This summer I ventured to Montgomery and Selma, Alabama. I recognize this might sound like a strange destination for a rabbi, so let me explain. For two days a group of approximately fifty rabbis journeyed to Bryan Stevenson’s remarkable Legacy Museum and the National Memorial to Peace and Justice. We toured the prominent sights of the civil rights struggle, visiting Martin Luther King’s home and walking across Selma’s Edmund Pettus Bridge where the 1965 voting rights march began. We met with Dr. Shirely Cherry who took us through Dr. King’s Dexter Avenue Parsonage. She has now retired from a life of teaching. She told us how she managed to go to college. Her mother worked day and night in a cleaner’s. And there, on many occasions she was forced to press and iron Klan robes. Imagine that. An African American woman having to iron KKK robes during the early days of the civil rights struggle. Dr. Cherry then said, “You need some humor when you’re fighting against wrongs,” and she then quipped, “I am proud to say I went to college on a Klan scholarship.”

But the humor felt uncomfortable. I felt as if I walked across a bridge into a country with which I was unfamiliar. It was a shattering experience. Walking through the streets of Montgomery on our way to find a good cup of coffee, Susie and I stumbled past what was once the slave market. Meandering along the river walk I was struck that this very place was once the bustling heart of our nation’s slave trade. Twelve million people were kidnapped from their homes in Africa and brought here to be enslaved in America’s South. After the international slave trade was outlawed, the slave owners came to Montgomery to buy and sell people. I read of this history in books but felt as if I was unaware until seeing it with my own eyes.

The memorial in particular is striking. It marks this history of lynchings committed throughout the South. The names of counties where these barbaric crimes were committed are etched on large iron, rectangular fixtures suspended from on high. There were seemingly innumerable towns hanging above us, as if swaying from trees. Mirror images of these are arrayed in horizontal rows nearby. And there one is confronted by a sign that reads, “These are intended for the counties to take and erect in their town squares.” There is not one empty space. No county or town throughout the South has taken the Legacy Museum up on its offer. There remains little acknowledgment of past misdeeds. I longed to see but one empty space.

I returned home determined to acknowledge more and learn more. I remain determined to change. Prior to leaving I sought out our local clergy. Reverend Linda Vanager and her husband Harry from the nearby Hood AME Zion Church agreed to meet with me despite the rather peculiar nature of my request. “I am about to go to Alabama to learn more about our nation’s history. Will you meet with me and help me prepare for this mission?” They could not have been more gracious. They came to the synagogue. We peppered each other with questions.
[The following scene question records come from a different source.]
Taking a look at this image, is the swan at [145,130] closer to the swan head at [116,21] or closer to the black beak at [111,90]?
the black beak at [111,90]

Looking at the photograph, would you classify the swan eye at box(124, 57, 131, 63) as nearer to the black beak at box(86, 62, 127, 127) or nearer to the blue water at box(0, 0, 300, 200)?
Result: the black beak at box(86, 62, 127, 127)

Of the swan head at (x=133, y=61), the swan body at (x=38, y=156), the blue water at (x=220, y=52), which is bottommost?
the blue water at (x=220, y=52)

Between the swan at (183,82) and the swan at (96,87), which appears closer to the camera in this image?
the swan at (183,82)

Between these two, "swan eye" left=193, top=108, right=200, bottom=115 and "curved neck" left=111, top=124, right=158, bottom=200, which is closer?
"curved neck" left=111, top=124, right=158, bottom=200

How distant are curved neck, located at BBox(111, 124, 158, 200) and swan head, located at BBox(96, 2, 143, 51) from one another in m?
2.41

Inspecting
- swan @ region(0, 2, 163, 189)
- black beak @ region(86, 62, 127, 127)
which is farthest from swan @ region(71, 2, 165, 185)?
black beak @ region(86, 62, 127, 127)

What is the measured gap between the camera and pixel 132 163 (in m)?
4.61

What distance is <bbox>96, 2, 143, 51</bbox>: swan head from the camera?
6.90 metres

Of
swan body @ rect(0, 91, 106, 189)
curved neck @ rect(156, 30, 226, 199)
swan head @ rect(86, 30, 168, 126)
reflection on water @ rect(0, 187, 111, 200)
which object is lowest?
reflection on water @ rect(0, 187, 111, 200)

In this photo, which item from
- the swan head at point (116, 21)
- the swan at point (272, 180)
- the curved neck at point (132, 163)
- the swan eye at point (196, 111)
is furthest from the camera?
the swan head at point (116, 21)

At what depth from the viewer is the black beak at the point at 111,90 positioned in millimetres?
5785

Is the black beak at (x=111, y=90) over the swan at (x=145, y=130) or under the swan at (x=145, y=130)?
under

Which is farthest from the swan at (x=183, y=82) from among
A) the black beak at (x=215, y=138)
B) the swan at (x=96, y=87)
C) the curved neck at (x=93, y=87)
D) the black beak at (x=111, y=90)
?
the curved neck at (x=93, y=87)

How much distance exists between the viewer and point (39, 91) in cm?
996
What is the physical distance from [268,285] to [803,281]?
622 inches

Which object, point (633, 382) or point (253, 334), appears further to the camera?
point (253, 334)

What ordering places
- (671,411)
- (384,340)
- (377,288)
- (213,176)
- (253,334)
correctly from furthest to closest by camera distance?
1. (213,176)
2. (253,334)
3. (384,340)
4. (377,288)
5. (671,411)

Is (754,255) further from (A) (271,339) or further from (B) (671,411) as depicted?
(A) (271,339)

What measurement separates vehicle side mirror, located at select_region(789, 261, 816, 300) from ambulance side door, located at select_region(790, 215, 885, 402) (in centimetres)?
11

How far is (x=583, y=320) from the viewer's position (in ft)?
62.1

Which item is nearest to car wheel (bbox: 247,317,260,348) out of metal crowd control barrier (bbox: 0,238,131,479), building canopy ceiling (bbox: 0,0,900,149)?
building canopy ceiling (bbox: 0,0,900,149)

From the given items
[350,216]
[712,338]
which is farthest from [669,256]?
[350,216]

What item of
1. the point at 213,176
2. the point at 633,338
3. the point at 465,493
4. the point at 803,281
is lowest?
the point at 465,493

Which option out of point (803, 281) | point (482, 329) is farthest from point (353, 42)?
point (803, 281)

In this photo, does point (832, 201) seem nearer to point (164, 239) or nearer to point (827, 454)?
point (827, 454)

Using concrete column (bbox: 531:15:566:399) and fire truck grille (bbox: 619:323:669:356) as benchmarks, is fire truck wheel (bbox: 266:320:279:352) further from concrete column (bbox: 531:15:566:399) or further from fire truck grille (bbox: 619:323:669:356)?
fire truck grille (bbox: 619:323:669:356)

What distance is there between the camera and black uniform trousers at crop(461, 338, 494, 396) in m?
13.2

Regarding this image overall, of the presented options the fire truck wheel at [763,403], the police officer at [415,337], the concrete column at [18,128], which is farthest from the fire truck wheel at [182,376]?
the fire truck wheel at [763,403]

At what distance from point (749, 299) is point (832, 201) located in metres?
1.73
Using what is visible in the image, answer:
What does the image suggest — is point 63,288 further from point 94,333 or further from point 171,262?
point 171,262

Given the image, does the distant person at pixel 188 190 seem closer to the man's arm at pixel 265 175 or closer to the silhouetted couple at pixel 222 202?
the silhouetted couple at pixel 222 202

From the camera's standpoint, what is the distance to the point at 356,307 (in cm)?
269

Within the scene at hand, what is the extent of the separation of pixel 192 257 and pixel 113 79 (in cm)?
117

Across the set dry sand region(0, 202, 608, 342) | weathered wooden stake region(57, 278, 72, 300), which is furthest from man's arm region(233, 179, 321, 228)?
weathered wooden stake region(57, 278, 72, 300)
I learned more about their faith, their ministry, their personal stories. We came into our sanctuary. I unrolled a Torah scroll for them. We embraced after hours of conversation. I returned from my trip and now visited their church on Summit Street. I must admit. I had driven by this church on countless occasions but rarely if ever took note. And yet here it has stood since 1848. How, and why, was it established along with its nearby Pine Hollow cemetery? Because the church founders’ white employers did not want sit next to them or church, and pray alongside them, or even be buried next to them.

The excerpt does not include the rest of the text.